• **What you should do**: Filter these entries down to lines holding "span".

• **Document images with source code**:
--- START ---
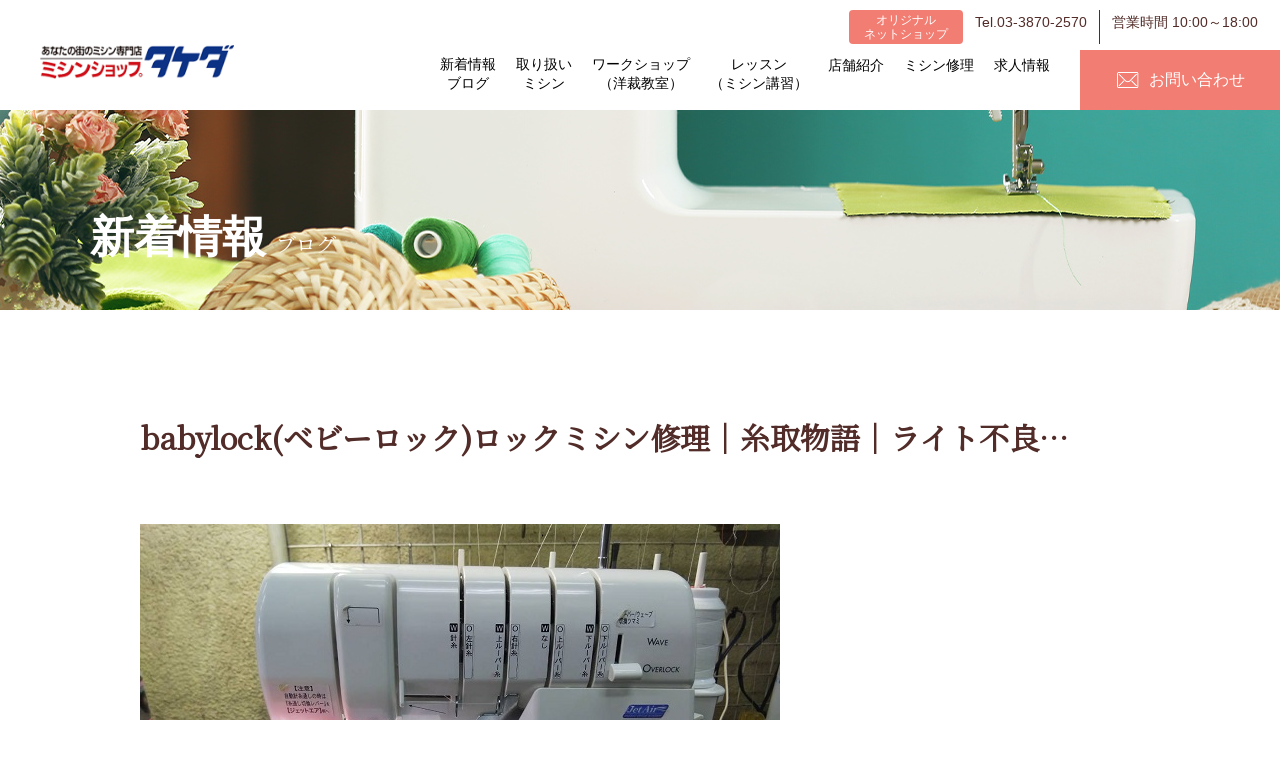

--- FILE ---
content_type: text/css
request_url: https://www.takedamishin.com/common/css/news.css
body_size: 4184
content:
.mv {
  background-image: url("/common/img/news/mv.jpg");
}
.mv .mv_inner .ttl em, .mv .mv_inner .ttl span {
  color: #ffffff;
}
@media screen and (max-width: 768px) {
  .mv .mv_inner .ttl em, .mv .mv_inner .ttl span {
    text-shadow: 1px 1px 2px rgba(81, 44, 40, 0.7);
  }
}
@media screen and (max-width: 768px) {
  .mv {
    background-image: url("/common/img/news/mv_sp.jpg");
  }
}

.sub_ttl {
  width: 100%;
  max-width: 1000px;
  margin: 0 auto 60px;
  font-size: 30px;
  color: #512c28;
  font-weight: bold;
  font-family: 'Noto Serif JP', serif;
}
@media screen and (max-width: 768px) {
  .sub_ttl {
    font-size: 20px;
    margin: 0 auto 30px;
    line-height: 1.4;
  }
}

.news_list {
  width: 100%;
  max-width: 760px;
  margin: 0 auto 40px;
}
.news_list > li {
  padding: 5px 0;
  border-bottom: #edd2cf 1px solid;
  margin-bottom: 20px;
  display: flex;
  -webkit-justify-content: flex-start;
  justify-content: -webkit- flex-start;
  justify-content: flex-start;
}
@media screen and (max-width: 768px) {
  .news_list > li {
    display: block;
    margin-bottom: 20px;
  }
}
.news_list > li em {
  max-width: 110px;
  width: 18%;
  font-size: 16px;
}
@media screen and (max-width: 768px) {
  .news_list > li em {
    width: 100%;
    font-size: 14px;
  }
}
.news_list > li a {
  position: relative;
  font-size: 16px;
  color: #000;
  -moz-transition: all 0.3s;
  -webkit-transition: all 0.3s;
  -o-transition: all 0.3s;
  -ms-transition: all 0.3s;
  transition: all 0.3s;
  display: inline-block;
  text-decoration: none;
}
.news_list > li a:hover {
  color: #da5144;
}

@media screen and (max-width: 768px) {
  .news_list > li a {
    display: block;
    font-size: 14px;
    line-height: 1.5;
  }
}
.news_list > li span {
  width: calc(100% - 18%);
  font-size: 16px;
  display: inline-block;
}
@media screen and (max-width: 768px) {
  .news_list > li span {
    width: 100%;
    font-size: 14px;
    line-height: 1.5;
    display: block;
  }
}

.pager {
  display: flex;
  -webkit-justify-content: center;
  justify-content: -webkit- center;
  justify-content: center;
}
.pager > li {
  width: 44px;
  height: 44px;
  display: table;
  border: #da5144 1px solid;
  border-radius: 6px;
  margin: 0 5px;
}
@media screen and (max-width: 768px) {
  .pager > li {
    width: 38px;
    height: 38px;
  }
}
.pager > li.onpage {
  background-color: #da5144;
}
.pager > li.onpage a {
  color: #ffffff;
}
.pager > li.onpage:hover {
  background-color: #f27d72;
}
.pager > li a {
  display: table-cell;
  vertical-align: middle;
  text-align: center;
  color: #da5144;
  font-size: 16px;
  text-decoration: none;
}
@media screen and (max-width: 768px) {
  .pager > li a {
    font-size: 15px;
  }
}
.pager > li:hover {
  background-color: #fff5f4;
}

.news_article {
  margin: 0 auto 60px;
  border-radius: 20px;
  padding: 80px 125px 70px;
  background: url("/common/img/share/zw_bd.png") repeat-x center top;
}
@media screen and (max-width: 768px) {
  .news_article {
    margin: 0 auto 30px;
    border-radius: 15px;
    padding: 40px 5% 30px;
  }
}
.news_article h2 {
  position: relative;
  display: table;
  line-height: 1.4;
  margin-bottom: 40px;
}
@media screen and (max-width: 768px) {
  .news_article h2 {
    margin-bottom: 20px;
  }
}
.news_article h2 em {
  display: inline-block;
  font-size: 30px;
  font-family: 'Noto Serif JP', serif;
  color: #5d2e13;
  border-bottom: #5d2e13 3px solid;
}
@media screen and (max-width: 768px) {
  .news_article h2 em {
    font-size: 22px;
  }
}
.news_article .date {
  font-size: 16px;
  display: inline-block;
  background-color: #ffffff;
  padding: 2px 10px;
  margin-bottom: 15px;
}
.news_article .txt {
  font-size: 16px;
  margin-bottom: 1em;
}
@media screen and (max-width: 768px) {
  .news_article .txt {
    font-size: 14px;
  }
}
.news_article .img {
  font-size: 16px;
  margin-bottom: 1em;
  border-radius: 20px;
}
.news_article .img img {
  border-radius: 20px;
}
@media screen and (max-width: 768px) {
  .news_article .img {
    font-size: 14px;
    border-radius: 15px;
  }
  .news_article .img img {
    border-radius: 15px;
  }
}
.news_article .note {
  font-size: 12px;
  margin-bottom: 1em;
}
@media screen and (max-width: 768px) {
  .news_article .note {
    font-size: 11px;
  }
}


--- FILE ---
content_type: application/javascript
request_url: https://www.takedamishin.com/common/js/script.js
body_size: 2433
content:
$(window).on('load',function(){
  //navActive
  let bodyID = $("body").attr("id");
  let navClass;
  $('header .nav li').each(function() {
    navClass = $(this).attr("class");
    if(bodyID == navClass){
      $(this).addClass("act");
    }
  });
	

$('.spH header .menu_box').click(function() {
  $('.spH nav').slideToggle('normal', function() {
  });
	$(this).parent().parent().toggleClass('op');
	$('.menu-trigger').toggleClass('active');
});


	$(".catgLink ol li a").each(function(){
	if(($(this).attr("href")==location.pathname)){
			$(this).parent().toggleClass("on");
			//var txt = $(this).html();
   $('.catgLink ol li.on > a').replaceWith("<em class='alink'>"+$(this).text()+"</em>");
		}
	});
	
  var $gnavMenu = $('.navWrap .nav >li');
    $gnavMenu.hover(function(){
        $(">ol:not(:animated)",this).slideDown("fast");
        $(this).addClass('onnav');
    },
    function(){
        $(">ol",this).slideUp("fast");
        $(this).removeClass('onnav');
    });
	
 });


 
//anchorHush
$(window).on('load',function(){
  let urlHash = location.hash;
  if(urlHash) {
    $('body,html').stop().scrollTop(0);
    setTimeout(function () {
      scrollAnchorHash(urlHash) ;
    }, 100);
  }
	$('a[href*="#"]').click(function(){
		let target2 = $(this.hash);
		if (target2.length) {
			scrollAnchorHash(target2);
		return false;
		}
		});
  });
function scrollAnchorHash(hash) {
  let speed = 500;
  let w = $(window).width();
  let target = $(hash);
  let position = target.offset().top;
		if (w <= 768) {
			$("html, body").animate({scrollTop:position - 100}, speed, "swing");
			return false;
		}else{
			$("html, body").animate({scrollTop:position - 110}, speed, "swing");
			return false;
}
}


$(window).on('load', function() {
 var scrollStopEvent = new $.Event('scrollstop');
  let delay = 200;
  let timer;
  function scrollStopEventTrigger(){
    if (timer) {
      clearTimeout(timer);
  }
  timer = setTimeout(function(){$(window).trigger(scrollStopEvent)}, delay);
  }
  $(window).on("scroll", scrollStopEventTrigger);
  $("body").on("touchmove", scrollStopEventTrigger);
var nav = $('.headerWrap');
var navoffset = nav.offset();
$(window).resize(function(){
	navoffset = nav.offset();
});
//$(window).scroll(function () {
$(window).on("scroll touchmove",function () {
		if($(window).scrollTop() > navoffset.top) {
			nav.addClass("fixed");
		}else{
			nav.removeClass("fixed");
		}
	});
});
--- END ---
• **Answer to the exercise**:
.mv .mv_inner .ttl em, .mv .mv_inner .ttl span {
  .mv .mv_inner .ttl em, .mv .mv_inner .ttl span {
.news_list > li span {
  .news_list > li span {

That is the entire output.